What a luxury, gazing at the stars in the here and now. My sole focus is on the course, constantly requiring adjustment at the helm. I listen to the wind, shifting subtly with every small correction. I hear the wind itself, and sometimes the sails flutter briefly.
It is now about half past one. We just experienced a brief, intense tropical shower in the dark. One of us rushes inside for a cup of tea, another pulls their hood tightly over their head. I hear some grumbling, and above all, the gentle splashes of warm rain. Not unpleasant. Strong wind accompanies it. The Eendracht rocks on the waves, rolling heavily.
Yesterday, seawater sometimes spilled over the port side rail. During the day, we watched one or two whales swim alongside the starboard side for hours. It seemed like a game. One whale approached, and when it came close, we saw its belly turning toward the ship gorgeous white. The water, which first seemed so impenetrably black, suddenly revealed itself as transparent; you could see the whale gliding beneath the surface.
And now, in the night, we barely recognize each other in the darkness. I see the outline of a tall figure at the helm. Because Cees is nearly two meters, I assume it is him. The sky is full of stars and haze, mist swirling along the horizon. We watch the Big Dipper slowly emerge at the horizon, first vertical, then gradually tilting. Paula says it will soon be “in the drying rack,” upside down.

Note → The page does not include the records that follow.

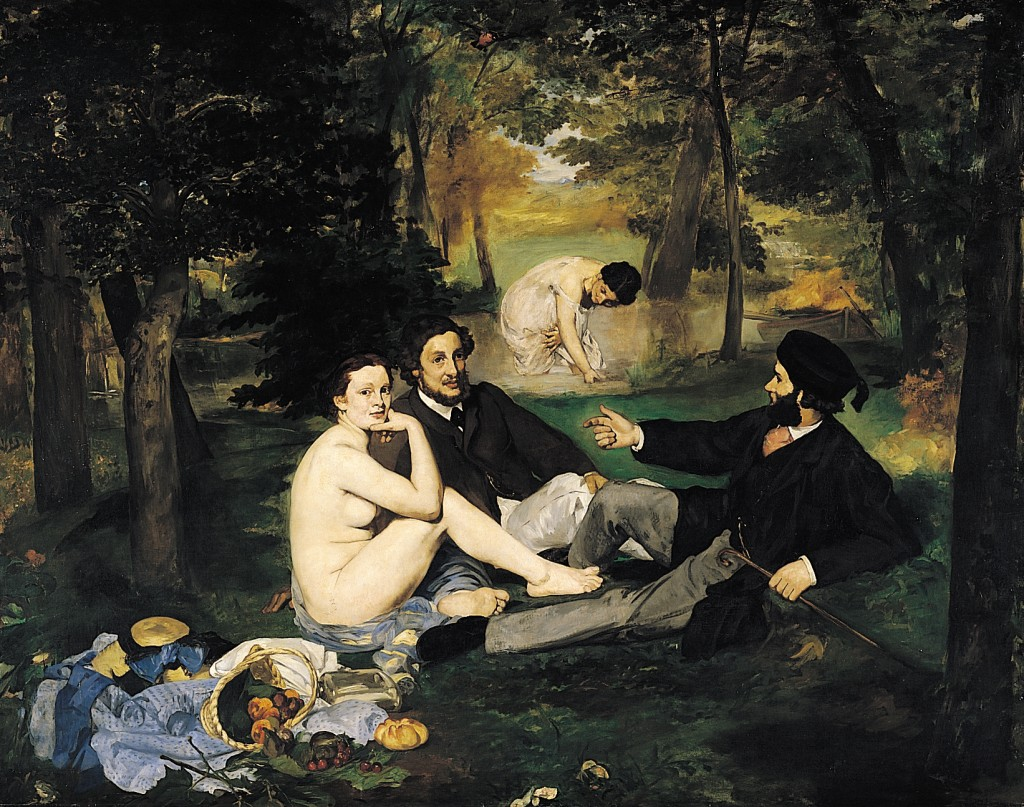 Manet. El almuerzo en la hierba, 1863. Museo de Orsay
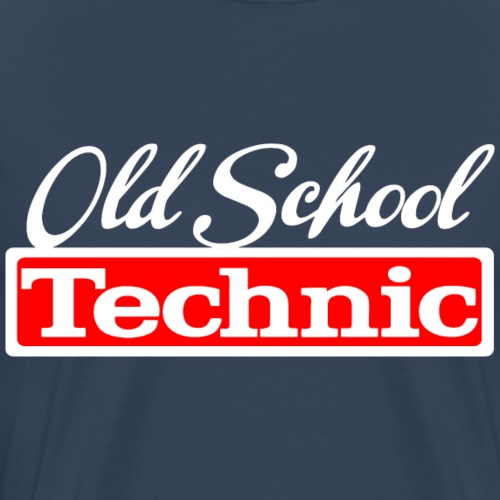 tech - Men's Premium T-Shirt
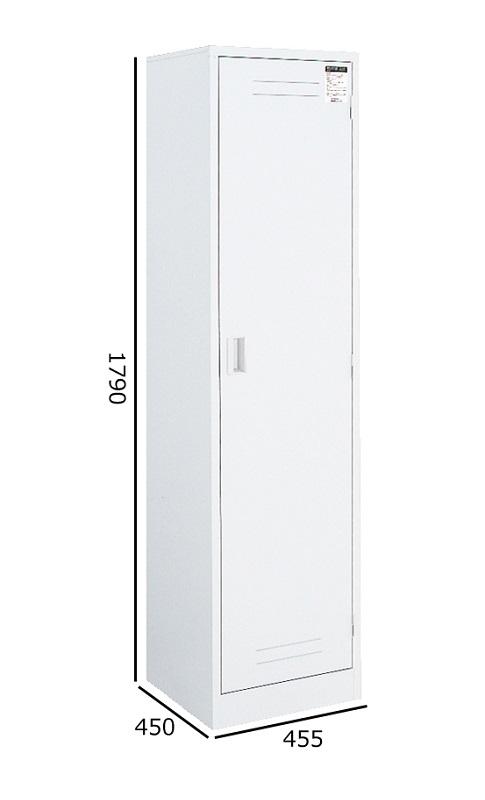 コクヨ クリーンロッカー ホワイトタイプ W455H1790 付属(トレー・雑巾掛け・フック・モップ掛け) CLK-74SAW
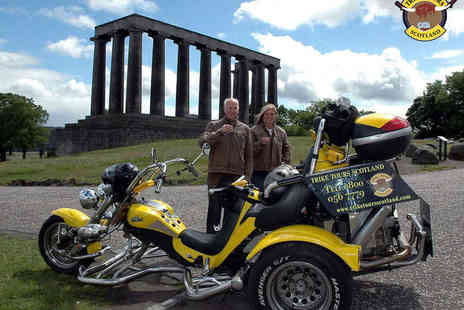Trike Tours Scotland - Trike Tour of Edinburgh, Loch Lomond, Stirling, Perthshire, South Queensferry, or Callander with Photo Shoot for Two - Save 52%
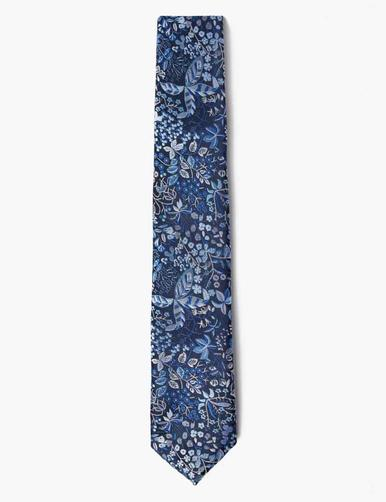 Краватка чоловіча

As I write in the day cabin, I hear sounds from the galley tosties being made. Meanwhile, two of us conduct an inspection of the hold. Outside, our quartermaster Jeroen methodically climbs and checks the sails’ tension and whether all ropes are secured.
Soon it will be four o’clock, and the watch will be over. If we skip breakfast, we can sleep until half past eleven, just in time for lunch essentially a brunch for us Hounds. Then probably back on our feet, ready for a tack?

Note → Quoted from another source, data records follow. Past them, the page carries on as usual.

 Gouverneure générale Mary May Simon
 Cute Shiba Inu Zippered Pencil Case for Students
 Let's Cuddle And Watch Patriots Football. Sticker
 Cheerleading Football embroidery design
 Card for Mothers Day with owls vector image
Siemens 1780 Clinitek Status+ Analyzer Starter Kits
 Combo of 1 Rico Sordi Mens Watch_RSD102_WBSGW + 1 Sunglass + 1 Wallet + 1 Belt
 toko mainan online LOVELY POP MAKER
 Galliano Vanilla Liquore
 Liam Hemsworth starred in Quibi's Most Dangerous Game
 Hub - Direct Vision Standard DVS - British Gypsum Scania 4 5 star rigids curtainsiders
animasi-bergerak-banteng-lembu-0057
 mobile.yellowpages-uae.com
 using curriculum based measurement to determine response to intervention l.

This entire voyage proceeds at a flying pace. Perhaps the Eendracht has never crossed the ocean so quickly, averaging nearly ten knots, I think. In the past days and nights, we’ve sailed hours at twelve knots, working relentlessly at the helm as the swell continuously alters the course.
I realize what a bunch of fools we really are, rushing daily back home in the rat race of digital devices, smartphones, and constant WhatsApp messages.